> _Activities_
- A) Using the discussion of display colors, decide whether each statement agrees with it. Answer yes or no for each, and quote the deciding words. (i) Violet in a rainbow lies outside the gamut of a display with three guns. (ii) The most noticeable shortfalls of three phosphors are clustered around red. (iii) International Klein Blue is on display in the Tate Modern.
- B) Write out the discussion of display colors word for word, taking everything from "(You can learn" down to "floating in space.)".

> _Text passage_

★ ★ ★ ★

Let's consider a simpler case, easier to understand. A display has three guns RGB. All that can be displayed is a mixture of the three. The violet in a rainbow (or the spectum) has a wavelenght below all three, so it's outside the gamut. But, a quick search will turn up lots of website where rainbows and the spectrum are protrayed.
How can this be? The eye has 3 basic color receptors, and if you can use the three color guns of the display to get those three receptors to activate at relative levels kind of like the levels they are activated to by violet then you see something like violet. In other words, purple is within the gamut and purple looks like violet.
But there are differences. You can bring purple in relatively clear focus, but your eye does not have the natural ability to bring violet (or the low end of the spectrum) into focus.
(You can learn to focus a voilet image, say an image made out of violet lights. It feels like you are defocusing it, but the image appears floating in space.)
That's interesting, thanks.
International Klein Blue is on display in the Tate Modern*, for anyone in, or visiting, London.
Don't know if other museums, elsewhere, have it?
*tbh I tend to prefer the building to most of the contents.
Yes, there are colors which cannot be rended with just three phosphors, typically RGB. While true across the entire visible spectrum, the most noticable deficiences are clustered around green. For example, true emerald green cannot be rendered on a computer monitor.
High quality "coffee table" art books use (I think) about 7 colors plus black and still are unable to completely faithfully represent important works of art.

★ ★ ★ ★

[Records from a data source]
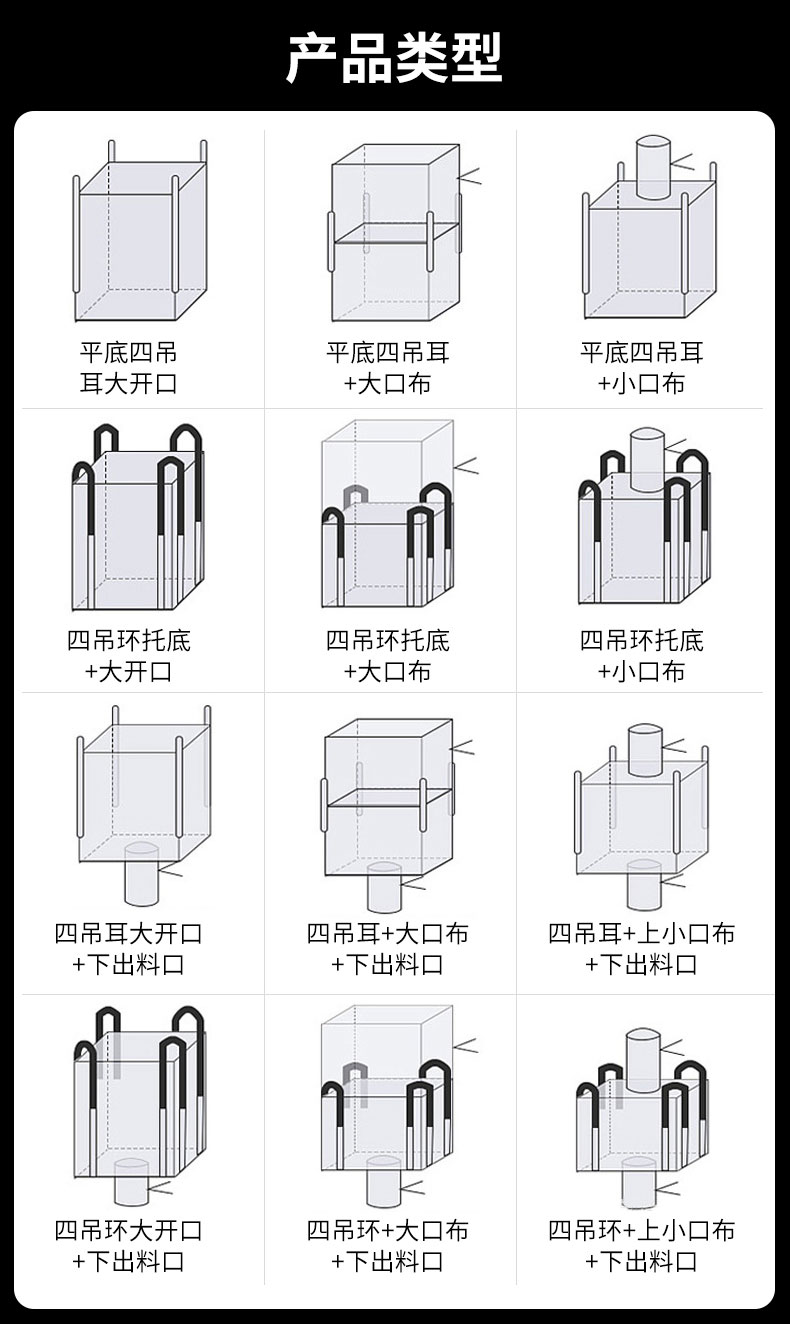 产品类型

平底四吊耳大开口

平底四吊耳+大口布

平底四吊耳+小口布

四吊环托底+大开口

四吊环托底+大口布

四吊环托底+小口布

四吊耳大开口+下出料口

四吊耳+大口布+下出料口

四吊耳+上小口布+下出料口

四吊环大开口+下出料口

四吊环+大口布+下出料口

四吊环+上小口布+下出料口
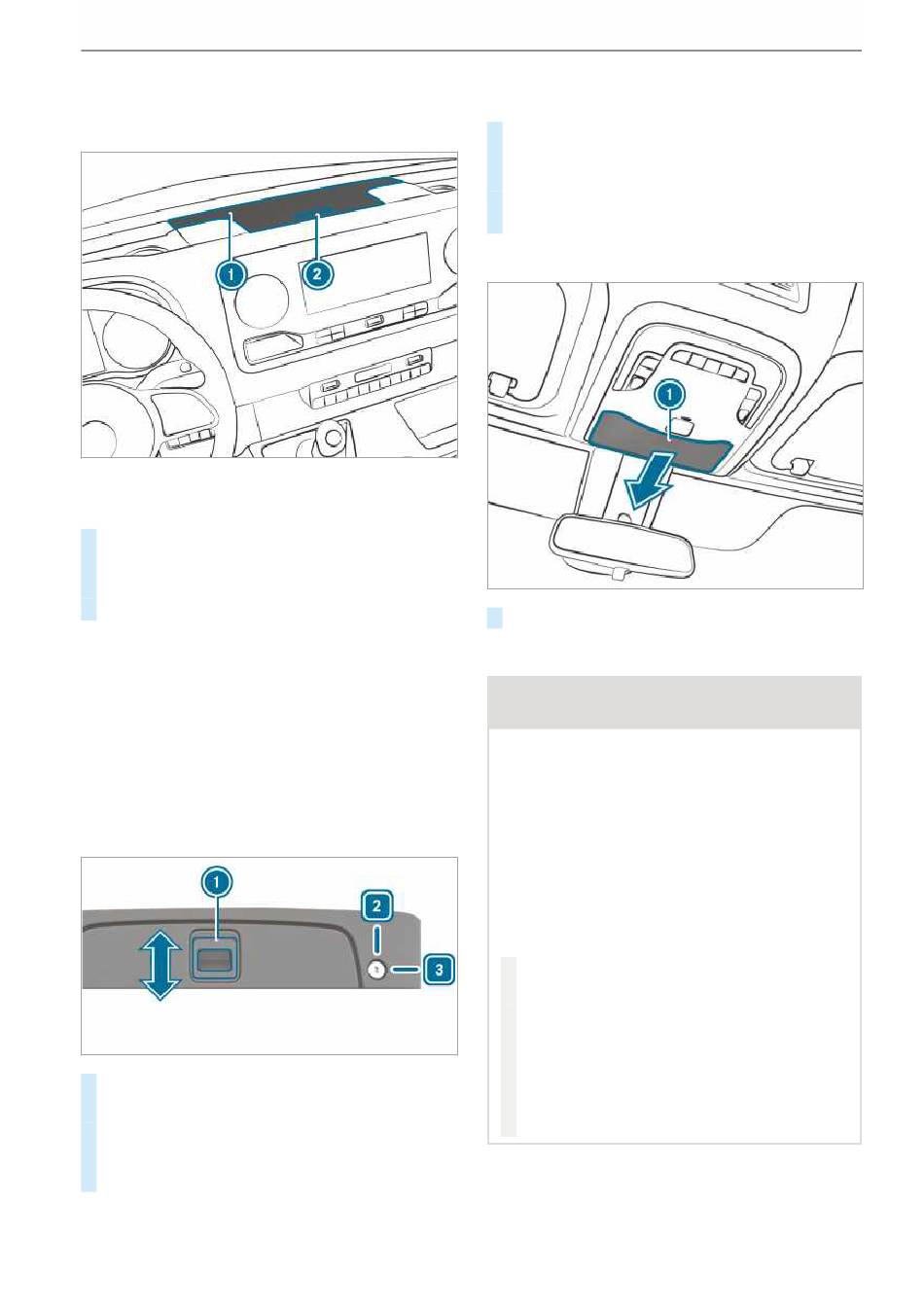 1

2

1

1

2

3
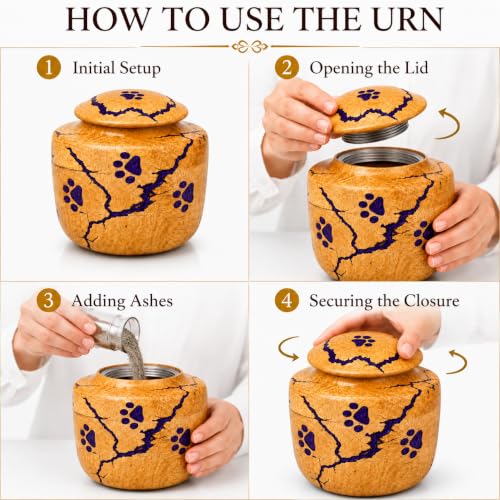 HOW TO USE THE URN

1 Initial Setup

2 Opening the Lid

3 Adding Ashes

4 Securing the Closure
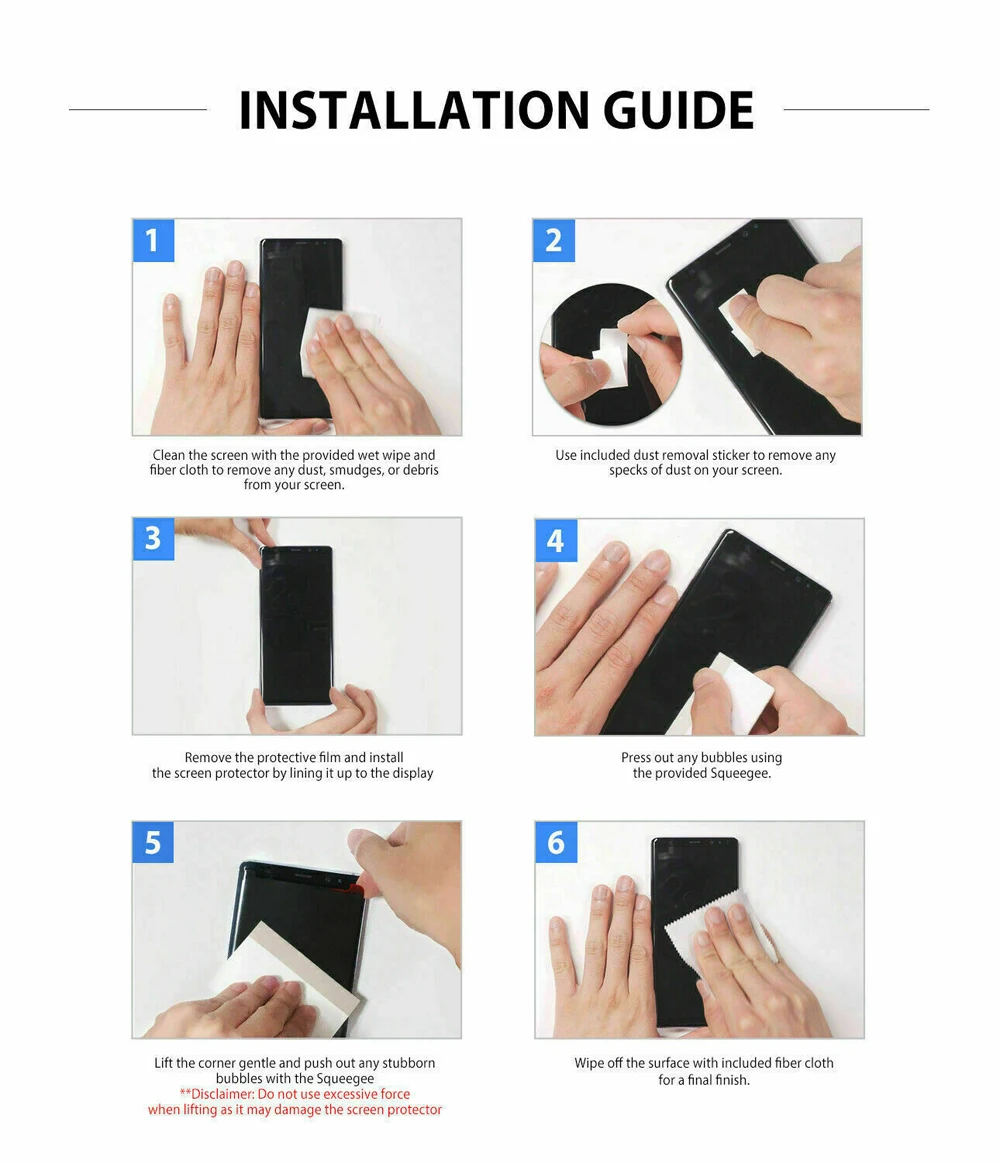 INSTALLATION GUIDE

1

Clean the screen with the provided wet wipe and fiber cloth to remove any dust, smudges, or debris from your screen.

2

Use included dust removal sticker to remove any specks of dust on your screen.

3

Remove the protective film and install the screen protector by lining it up to the display

4

Press out any bubbles using the provided Squeegee.

5

Lift the corner gentle and push out any stubborn bubbles with the Squeegee
**Disclaimer: Do not use excessive force when lifting as it may damage the screen protector

6

Wipe off the surface with included fiber cloth for a final finish.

★ ★ ★ ★

> _Responses by item number_
- A)
(i) Yes: "so it's outside the gamut"
(ii) No: "the most noticable deficiences are clustered around green"
(iii) Yes: "International Klein Blue is on display in the Tate Modern"

- B)
(You can learn to focus a voilet image, say an image made out of violet lights. It feels like you are defocusing it, but the image appears floating in space.)